The graph below shows the records/second performance of three stages of a pipeline (y-axis). The x-axis is time. The yellow nodes are each file's entity-replacement performance. The blue nodes are the files getting split into 5000-record chunks and inserted into a Marklogic database. The pink nodes are each 5000-record chunk being analyzed. The first 500 or so files all have 30,000 records; the rest of the files are daily updates that vary in size -- that's why the tail end of each gets a little kooky.The initial steep drop-off for the first few files was understandable. It's one of the first stages of the pipeline, and the threads doing entity-replacement don't have to compete for I/O with other pipeline stages until the following stages have entity-replaced-output to work on. But the continued decline made me worry that there was a problem in the code.
Reviewed the code. Each file is getting processed by its own thread. Each thread should create SAX handling objects that aren't shared between threads. No static fields or other stuff to interact between threads...
But! I notice that the SAX handler uses a StringBuffer to accumulate a records-worth of text as it replaces entities. When endElement is reached it calls sbuf.setLength(0), which my fancy new book learnin' suggested could cause memory/performance problems.

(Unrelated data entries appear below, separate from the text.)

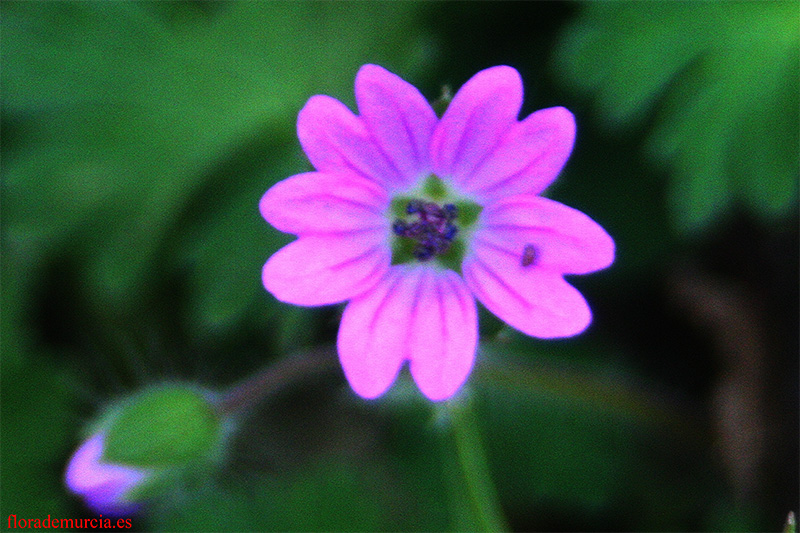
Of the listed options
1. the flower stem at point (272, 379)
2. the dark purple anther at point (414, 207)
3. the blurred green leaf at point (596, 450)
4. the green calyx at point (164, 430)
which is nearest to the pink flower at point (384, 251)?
the dark purple anther at point (414, 207)

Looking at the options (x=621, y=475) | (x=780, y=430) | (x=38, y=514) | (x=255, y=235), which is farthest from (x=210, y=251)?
(x=780, y=430)

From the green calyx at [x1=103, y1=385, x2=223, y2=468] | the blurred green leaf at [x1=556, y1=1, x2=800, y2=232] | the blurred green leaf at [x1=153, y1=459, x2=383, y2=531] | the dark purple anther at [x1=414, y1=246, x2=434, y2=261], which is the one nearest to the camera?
the dark purple anther at [x1=414, y1=246, x2=434, y2=261]

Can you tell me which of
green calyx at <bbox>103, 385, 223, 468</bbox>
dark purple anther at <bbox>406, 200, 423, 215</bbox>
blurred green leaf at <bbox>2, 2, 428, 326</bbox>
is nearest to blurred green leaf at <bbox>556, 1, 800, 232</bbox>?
blurred green leaf at <bbox>2, 2, 428, 326</bbox>

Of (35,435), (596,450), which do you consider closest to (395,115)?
(596,450)

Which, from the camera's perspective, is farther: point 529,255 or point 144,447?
point 144,447

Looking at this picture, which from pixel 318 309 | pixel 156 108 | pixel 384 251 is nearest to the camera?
pixel 384 251

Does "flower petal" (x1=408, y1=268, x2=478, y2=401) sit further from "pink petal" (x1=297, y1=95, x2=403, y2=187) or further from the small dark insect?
"pink petal" (x1=297, y1=95, x2=403, y2=187)

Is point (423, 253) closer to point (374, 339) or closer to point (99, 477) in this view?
point (374, 339)

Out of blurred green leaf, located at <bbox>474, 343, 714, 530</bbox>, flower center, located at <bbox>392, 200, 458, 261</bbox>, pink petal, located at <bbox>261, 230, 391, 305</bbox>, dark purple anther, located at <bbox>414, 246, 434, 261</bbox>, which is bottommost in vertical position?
blurred green leaf, located at <bbox>474, 343, 714, 530</bbox>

And I set off on my non-adventure....
There are four series on the graph above.
- Dark blue is the original run.
- Pink is the result of replacing sbuf.setLength(0) with sbuf = new StringBuffer(). No fabulous improvement. Stupid book learnin'.
- I decide that 'new StringBuffer()' meant that memory is getting re-allocated from initial the default StringBuffer size, which isn't as efficient as it could be. Yellow is the result replacing sbuf = new StringBuffer(INIT_LENGTH). INIT_LENGTH is a couple thousand bytes. Still no major improvement.
- Re-review the code. Realize that the FileInputStream/FileOutputStream objects aren't wrapped with BufferedInputStream/BufferedOutputStream. The light blue nodes are the result of changing that... Still no major improvement. I assume this was because these input files are in Zip files, and output to GZIP files -- so were already buffered (I did increase their buffer sizes along with adding the buffering to the uncompressed-file handling).
I fiddle with my statistics exporting code to include the file-size in the exported spreadsheet.
*@$*&!
And the KB/second graph looks like:Moral of the story: Get the most complete picture of a performance problem you can, and don't be swayed by the kooky little performance trivia you read.